Exercise brief | In the summer rose tips below, how much water should each bush get every week?

Document excerpt |
Roses: the Summer Season
July 2009 Jolene Adams, CGCI Rose Chairman jolene_adams@ix.netcom.com
Roses vs. Heat ...
Summer Rose Tips:
- Water, water, water ... at least 10 gallons for each bush each week.
- Feed with a handful of 20-20-20 or something along that line in midsummer.
- Check on those pots! Keep them moist and freely draining.
- Mulch to retain moisture in the soil and keep the top of the soil from drying up.
- Hose off bushes once a week in the morning to clean off foliage and knock off obnoxious bugs.
- Spray once a month with an organic fungicide mildew is NOT your friend!
- Rejoice in your roses – give bouquets away! Make someone happy.
ummer – every flower (and weed) is blooming, the birds are singing, the grass is high and life is sweet.
The roses have rushed to bring spring blooms (sometimes twice!), and now they are slowing down a bit and ‘recycling’ their energies. New blooms are on the way!
Keep the rose a mean, blooming machine by removing the spent blooms. In hotter climates you should just snap the blooms off at the neck, leaving as many leaves as possible to make shade for the bush. In cooler climates, count down from the spent bloom and cut the stem off at a healthy set of 5-leaflet leaves.

Data extract |

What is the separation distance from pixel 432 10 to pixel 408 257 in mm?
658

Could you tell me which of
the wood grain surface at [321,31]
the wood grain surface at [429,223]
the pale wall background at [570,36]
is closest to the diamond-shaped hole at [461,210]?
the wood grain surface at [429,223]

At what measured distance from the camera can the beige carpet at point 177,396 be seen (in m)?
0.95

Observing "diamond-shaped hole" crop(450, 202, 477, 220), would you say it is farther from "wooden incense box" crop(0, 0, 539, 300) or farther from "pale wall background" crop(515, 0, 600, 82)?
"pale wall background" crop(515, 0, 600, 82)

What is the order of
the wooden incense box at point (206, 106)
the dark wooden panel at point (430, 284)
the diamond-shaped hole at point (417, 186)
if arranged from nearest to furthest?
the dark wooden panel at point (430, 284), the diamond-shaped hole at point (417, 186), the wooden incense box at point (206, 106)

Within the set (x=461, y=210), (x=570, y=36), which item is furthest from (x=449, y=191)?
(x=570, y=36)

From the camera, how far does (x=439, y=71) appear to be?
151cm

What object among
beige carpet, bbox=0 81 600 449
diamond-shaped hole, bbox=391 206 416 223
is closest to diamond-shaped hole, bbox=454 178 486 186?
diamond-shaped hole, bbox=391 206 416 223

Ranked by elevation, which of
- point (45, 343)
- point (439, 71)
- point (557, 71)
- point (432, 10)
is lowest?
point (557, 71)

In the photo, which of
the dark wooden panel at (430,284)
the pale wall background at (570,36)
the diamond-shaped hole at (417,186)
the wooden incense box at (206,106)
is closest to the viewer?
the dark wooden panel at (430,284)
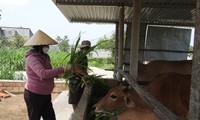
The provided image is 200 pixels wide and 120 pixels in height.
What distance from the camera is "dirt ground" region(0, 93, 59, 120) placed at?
8.52 meters

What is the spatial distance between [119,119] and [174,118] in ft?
6.99

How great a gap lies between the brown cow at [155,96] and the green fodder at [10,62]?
30.4ft

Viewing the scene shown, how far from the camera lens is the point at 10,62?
581 inches

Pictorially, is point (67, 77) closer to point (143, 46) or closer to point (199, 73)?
point (199, 73)

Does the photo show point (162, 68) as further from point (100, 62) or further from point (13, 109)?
point (13, 109)

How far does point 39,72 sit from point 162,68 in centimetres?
438

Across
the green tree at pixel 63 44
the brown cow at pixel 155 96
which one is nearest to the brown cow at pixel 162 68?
the brown cow at pixel 155 96

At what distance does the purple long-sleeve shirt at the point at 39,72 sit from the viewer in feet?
16.1

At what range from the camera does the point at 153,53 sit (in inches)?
437

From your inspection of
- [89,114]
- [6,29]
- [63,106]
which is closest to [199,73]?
[89,114]

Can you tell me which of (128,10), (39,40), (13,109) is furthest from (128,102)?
(128,10)

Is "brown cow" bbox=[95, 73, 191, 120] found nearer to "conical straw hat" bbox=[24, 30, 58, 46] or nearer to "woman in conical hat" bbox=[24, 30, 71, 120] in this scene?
"woman in conical hat" bbox=[24, 30, 71, 120]

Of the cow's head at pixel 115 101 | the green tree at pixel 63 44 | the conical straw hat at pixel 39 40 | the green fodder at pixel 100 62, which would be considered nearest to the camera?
the cow's head at pixel 115 101

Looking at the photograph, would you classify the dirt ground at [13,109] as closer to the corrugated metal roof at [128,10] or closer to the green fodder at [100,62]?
the green fodder at [100,62]
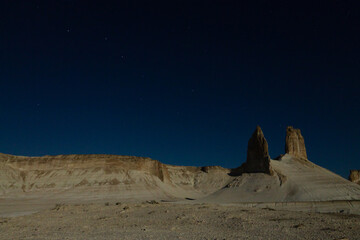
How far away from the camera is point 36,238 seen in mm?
13141

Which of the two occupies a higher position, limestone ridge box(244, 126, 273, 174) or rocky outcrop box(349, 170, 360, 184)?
limestone ridge box(244, 126, 273, 174)

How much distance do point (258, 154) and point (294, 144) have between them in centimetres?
1111

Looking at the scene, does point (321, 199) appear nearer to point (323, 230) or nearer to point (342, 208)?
point (342, 208)

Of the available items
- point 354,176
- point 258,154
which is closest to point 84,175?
point 258,154

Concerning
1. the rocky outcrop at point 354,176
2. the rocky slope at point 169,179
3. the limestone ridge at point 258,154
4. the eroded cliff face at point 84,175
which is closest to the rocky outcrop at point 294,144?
the rocky slope at point 169,179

Result of the exercise | At least 10 gallons.